Dionne Rose, Staff Reporter
THE ISSUE of Letters of Undertaking and Guarantees again took the spotlight at yesterday's Public Accounts Committee (PAC) meeting.
This time the issue was a $254-million loan agreement signed between the Belgian and Jamaican governments for the purchasing of buses for the Jamaican Urban Transit Company, JUTC.
According to Auditor General, Adrian Strachan the loan agreement was not brought to Parliament for approval.
Mr. Strachan said that it was a straight loan to the government and the proceeds of the loan took the form of a provision of buses.
"What should have happened is that the related cost should have been included in the Estimates of Expenditure through the portfolio ministry and the matter brought to Parliament for parliamentary approval," he said.
"The net effect of what happened is that Parliament was kept out of the loop and the accounts did not reflect the full extent of governmental expenditure for the period under review," he explained.
He said as a result, the ministry would have to include it in set off supplementary estimates.
Mr.
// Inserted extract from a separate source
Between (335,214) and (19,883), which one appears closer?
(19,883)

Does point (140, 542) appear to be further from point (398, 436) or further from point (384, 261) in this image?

Strachan said this was an attempt to tidy up something that has gone wrong.
"What you are doing is rubber stamping something that has taken place," he said. "The right approach is that it ought to have been brought to Parliament on a timely basis so that it can be included in the estimates and accounts for the year in which the transaction had taken place."
But PAC members, Delroy Chuck and Abe Dabdoub insisted that there should be some form of penalty for these repeated actions by the Finance Ministry.
"Government through the Ministry of Finance has been acting illegally for many years - what they have done is undermine the authority of the elected representatives of the people," he said.
WHO IS TO RESTRAIN GOVERNMENT
"There must be some sanction when Government does this! Who is to restrain government?" he asked.
"All these things are irregular and when the Auditor General says it is illegal then, some sanction must run!" he said.
However Financial Secretary, Colin Bullock said the loan transaction was a government to government loan and it would not have fallen under the Solicitor General's opinion that letters of undertaking should be submitted to Parliament for approval.
" ... We admit the issue in terms of the accounting procedure, in terms of recognising the expenditure and the debt year in which it was undertaken," he said.